Transparent matter

[Magical Realist]

How does light pass thru transparent matter like glass and plastic? It seems like the photons would be obstructed by atoms as in normal matter.

 

[DaveC426913]

How does light pass thru transparent matter like glass and plastic? It seems like the photons would be obstructed by atoms as in normal matter.

Photons don't interact with matter as if they're little solid balls. They interact by being absorbed - usually into molecular bonds. If the photons aren't of the right frequency to be absorbed, they just pass right through.

 

[exchemist]

To add to Dave's reply, glass for instance is transparent to visible light but has absorption bands in the infra red (due to the bonds between the atoms being set in vibration) and also in the ultra violet (due to electrons being kicked into higher energy states). So at these frequency ranges glass is opaque.

Spectrometers working in these regions need to avoid the use of glass. In IR spectrometers, for instance, it is common to use sample cells made of rock salt. You have to be very careful not to touch the windows with your fingers, as the moisture from them will erode the salt surface.

 

[DaveC426913]

Not to mention that the particle parts of an atom (nucleus and electrons) are about 1/100,000th the volume of an atom* - the other 99.999% being vacuum, so one might expect only one in every 100,000 passing photons will physically intersect any physical part of the atom. And even that doesn't take into account that the molecules in a solid are not cheek-by-jowl but have space between them.


*a pea in a stadium

 

[Jonathan Ainsley Bain]

Photons don't interact with matter as if they're little solid balls. They interact by being absorbed - usually into molecular bonds. If the photons aren't of the right frequency to be absorbed, they just pass right through.

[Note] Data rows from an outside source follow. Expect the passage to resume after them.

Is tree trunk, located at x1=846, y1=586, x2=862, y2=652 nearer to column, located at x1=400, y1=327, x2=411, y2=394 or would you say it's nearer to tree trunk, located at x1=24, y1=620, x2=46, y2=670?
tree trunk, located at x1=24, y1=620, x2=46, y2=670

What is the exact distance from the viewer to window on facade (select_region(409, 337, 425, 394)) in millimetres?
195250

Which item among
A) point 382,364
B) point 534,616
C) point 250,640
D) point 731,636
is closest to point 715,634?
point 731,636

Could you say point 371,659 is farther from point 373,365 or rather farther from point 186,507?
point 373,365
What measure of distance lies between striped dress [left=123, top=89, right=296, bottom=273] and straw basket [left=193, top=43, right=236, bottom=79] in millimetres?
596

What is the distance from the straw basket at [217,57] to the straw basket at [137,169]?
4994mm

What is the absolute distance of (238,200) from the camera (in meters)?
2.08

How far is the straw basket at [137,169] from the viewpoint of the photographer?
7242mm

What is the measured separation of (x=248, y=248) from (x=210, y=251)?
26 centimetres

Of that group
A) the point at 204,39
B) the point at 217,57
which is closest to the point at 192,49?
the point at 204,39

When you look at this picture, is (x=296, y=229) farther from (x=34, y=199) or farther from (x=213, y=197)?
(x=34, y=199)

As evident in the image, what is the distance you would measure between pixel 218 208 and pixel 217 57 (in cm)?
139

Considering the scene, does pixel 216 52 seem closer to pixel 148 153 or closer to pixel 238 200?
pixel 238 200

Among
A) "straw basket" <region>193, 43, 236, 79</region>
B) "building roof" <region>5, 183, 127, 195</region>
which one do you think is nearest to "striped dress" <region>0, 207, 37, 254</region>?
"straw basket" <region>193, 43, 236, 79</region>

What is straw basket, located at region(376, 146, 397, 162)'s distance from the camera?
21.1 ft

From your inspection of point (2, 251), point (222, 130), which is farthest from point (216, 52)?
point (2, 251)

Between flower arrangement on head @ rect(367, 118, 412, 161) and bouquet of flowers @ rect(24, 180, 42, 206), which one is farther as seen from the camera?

One often hears of photons having frequency,
but frequency of what exactly?
Frequency is just an event over time.
But what actual event has that frequency?
I've never had heard a satisfactory answer to this question.

 

[DaveC426913]

One often hears of photons having frequency,
but frequency of what exactly?
Frequency is just an event over time.
But what actual event has that frequency?
I've never had heard a satisfactory answer to this question.

A photon can be described as an excitation of the electromagnetic field. See the simple diagram below.

They propagate at the speed of light and the level of excitation determines their wavelength.
Frequency is just 1/wavelength.

 

[Jonathan Ainsley Bain]

A photon can be described as an excitation of the electromagnetic field. See the simple diagram below.

They propagate at the speed of light and the level of excitation determines their wavelength.
Frequency is just 1/wavelength.

well that does not answer the question
because the magnetic field is said to actually be
the photon too - which is - you must admit - paradoxical
at least - but i am not going to argue any further
as you answered with a quote instead of in your own words

 

[exchemist]

well that does not answer the question
because the magnetic field is said to actually be
the photon too - which is - you must admit - paradoxical
at least - but i am not going to argue any further
as you answered with a quote instead of in your own words

That's not quite right. The photon is not a field. It is an excitation of the electric and magnetic fields. Just as the ripple on a pond caused by dropping a pebble into it is a disturbance of the water surface. The ripple is not the water surface, but an excitation of it.

The paradoxical bit, in the case of the photon, as with other quantum scale objects(e.g. electrons, protons etc), is that it has features both of a wave and a particle.

 

[DaveC426913]

you answered with a quote instead of in your own words

No I didn't. I wrote that.

The diagram has its own words. You may heed or ignore those as you see fit (though I'm not sure why you would dismiss a quote anyway).

 

[James R]

They propagate at the speed of light and the level of excitation determines their wavelength.
Frequency is just 1/wavelength.

Err... frequency is the speed of light divided by wavelength ($$v=f\lambda$$). You're thinking of the period of a wave.

 

[James R]

One often hears of photons having frequency, but frequency of what exactly?

The frequency is a wave-like property of the photon, which acts in some respects like a particle and in some respects like a wave. It is related to the wavelength and the speed of light (see previous post).

Classical waves (e.g. water waves, sound waves, etc.) behave in particular ways that sometimes depend on the frequency of the wave. For example, waves reflect, refract and diffract in predictable ways that depend on the frequency. The frequency of a classical wave is the time between two wave "crests" passing a fixing point in space as the wave travels along.

In experiments involving light (photons), things like refraction, diffraction and so on behave in similar ways to classical waves, so it's reasonable to assign a photon a corresponding frequency.

Before the quantum revolution in physics, light was described as a classical electromagnetic wave. In that picture, the idea of a frequency has a straightforward interpretation. In the quantum picture, photons can also be described as a wave (technically a sort of probability wave), with the same frequency.

 

[DaveC426913]

Err... frequency is the speed of light divided by wavelength ($$v=f\lambda$$).

I should have just said frequency is inversely proportional to wavelength.